Thursday, January 24, 2013

Microsoft Outlook Problem

My youngest brother had some problems with Outlook. Every time he tried to start Outlook it failed with an error message about the .pst file.
Just to be clear, I'm certainly not a computer expert, so it's always possible that my advice is just flat-out wrong. But it's free, so that's something.
I am my brother's technical advisor for computers. He's in such trouble…
On to the problem.
STEP 1: First of all, you need to find and make a copy of your .pst files, which is where Outlook stores mail. In Windows 7 the files are hidden to protect the user. 
STEP 1A: The file(s) should be located in "C:\Users\Specific User\AppData\Local\Microsoft\Outlook" but because it is hidden you won't find the AppData folder. To see AppData, enable viewing of hidden files and folders in Control Panel > Folder Options > View. (The flag(s) you want might be called something like "Display the contents of system folders" and "Show hidden files and folders")
I also read that for Vista and Windows 7 another way to view hidden files is to press Alt when you have an explorer window open. This will bring up the standard File|Edit|View|Tools|Help bar. Under Tools, click Folder Options. Pressing Alt also works with the default hidden menu bars of Windows Mail, Word 2010, etc. I haven't checked that out, though.
STEP 1B: You might want to do a search on your computer for *.pst files. Make sure you enabled showing hidden files and folders under Control Panel | Folder Options | View and include hidden files and folders in the Advanced Search options.
STEP 1C: Grab all these pst files and put them somewhere else for now. 

STEP 2: I would delete the original .pst files, especially in the "C:\Users\...\Outlook folder" since I suspect this is what is causing you problems.

STEP 3: Start Outlook.
Outlook should open fine, but will give you some sort of error about not finding the pst files, or it might not. That's okay. We've progressed now. IF OUTLOOK DOES NOT OPEN, then you're done here. Go outside and play or something, 'cuz I can't help any more.

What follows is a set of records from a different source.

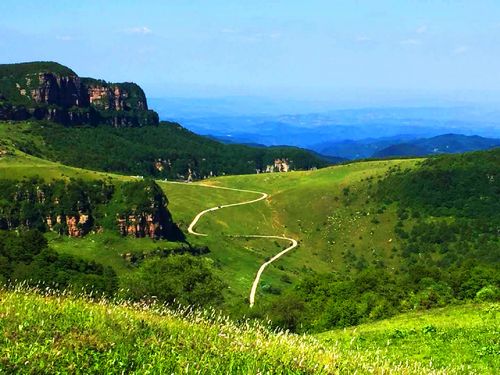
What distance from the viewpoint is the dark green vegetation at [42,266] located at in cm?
7081

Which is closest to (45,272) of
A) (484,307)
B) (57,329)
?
(484,307)

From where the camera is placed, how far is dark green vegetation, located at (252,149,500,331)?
50.3 metres

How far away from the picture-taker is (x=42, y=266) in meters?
78.1

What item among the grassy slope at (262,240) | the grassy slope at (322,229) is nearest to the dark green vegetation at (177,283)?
the grassy slope at (262,240)

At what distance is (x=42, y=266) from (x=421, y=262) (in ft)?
372

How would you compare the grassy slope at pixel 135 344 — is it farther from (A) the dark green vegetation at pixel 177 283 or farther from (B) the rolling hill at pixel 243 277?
(A) the dark green vegetation at pixel 177 283

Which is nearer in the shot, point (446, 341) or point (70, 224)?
point (446, 341)

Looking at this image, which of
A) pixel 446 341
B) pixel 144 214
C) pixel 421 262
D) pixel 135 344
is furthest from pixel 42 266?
pixel 421 262

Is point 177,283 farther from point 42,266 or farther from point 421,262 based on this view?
point 421,262

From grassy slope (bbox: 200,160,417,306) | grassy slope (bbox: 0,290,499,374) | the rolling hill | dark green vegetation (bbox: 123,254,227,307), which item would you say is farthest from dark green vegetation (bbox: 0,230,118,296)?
grassy slope (bbox: 200,160,417,306)

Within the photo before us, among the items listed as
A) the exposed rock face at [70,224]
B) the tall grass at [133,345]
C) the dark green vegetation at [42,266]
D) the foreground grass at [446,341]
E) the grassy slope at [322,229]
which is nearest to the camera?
the tall grass at [133,345]

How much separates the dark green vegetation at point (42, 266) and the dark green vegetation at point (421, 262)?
1083 inches

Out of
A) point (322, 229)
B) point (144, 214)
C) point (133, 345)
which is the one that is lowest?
point (322, 229)

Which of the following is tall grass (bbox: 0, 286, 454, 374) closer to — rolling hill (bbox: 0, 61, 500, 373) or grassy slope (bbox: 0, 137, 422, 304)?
rolling hill (bbox: 0, 61, 500, 373)
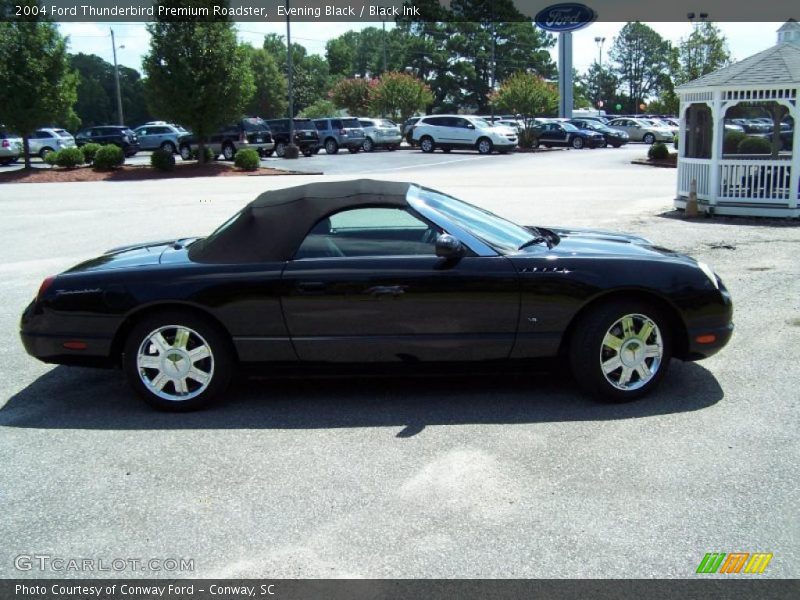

It's an art, not a science... (To which my brother replied "More art than science. Too bad my name’s not Art.")
However, at this point Outlook is open and probably created a brand new and empty PST file for itself. That's what I wanted it to do anyway, but I am often surprised at how things DON'T happen how I think they should. Yes, I know, I shouldn't be surprised any more, but I am...
(I'm dealing with Outlook 2007 and Windows XP here, so I hope the following still applies in your version(s).)

STEP 4: In Outlook, go to Tools | Options | Mail Setup | Data Files. Select the Add... button, choose Office Outlook Personal Folders File (.pst) and go select the one you backed up (the one you think is the main one). If you have more than one, you'll have to do this step more than once. IF you get an error, and you might, then cancel and select the Add... button, choose Outlook 97-2002 Personal Folders File (.pst) and try again. 
If that fails, you're in deeper waters than I can help you with. I suspect a corrupted Outlook file of some sort, and I don't have a clue why (power failure, virus, worm, who knows?). Hopefully, though, you will now have a connected mail file.
If it does work, I'd delete the link in Outlook, move the file to the folder you want it in (which is probably "C:\Users\Specific User\AppData\Local\Microsoft\Outlook") and link it back to Outlook using STEP 4.

For my brother this eventually led to the realization that his Outlook .pst file was corrupted. It could not even be recovered with Microsoft's SCANPST. Actually, that didn't surprise me. From what I've read, if the header is corrupted in the PST file then SCANPST cannot repair it. That's sort of a silly repair implementation in my book. I suggested he take a look at Squidoo's repair tool, since I heard some good things about them.
As it turns out, my brother's PC went into total failure shortly after that. Hardware problem? That's his guess and I concur. He is really quite smart about all this sort of thing, but doesn't want to admit it. I think he doesn't want people to call him with questions…
I recommended he go buy one of the new Mac portables, but not the one with the retina display since it costs more than it should and he doesn't need the astounding clarity. For all you Mac haters out there, yeah, I get it. That new "lightning connector?" Why Apple™ didn't go with the standard micro-usb I have no idea and it annoys me. However, in all fairness, they make amazing hardware. My Macbook Pro is over four years old. I have it set for dual boot. Not only is it a good machine, but it is one of the prettiest PCs I've ever owned. It does get a little hot, though…

Hope this information helps someone.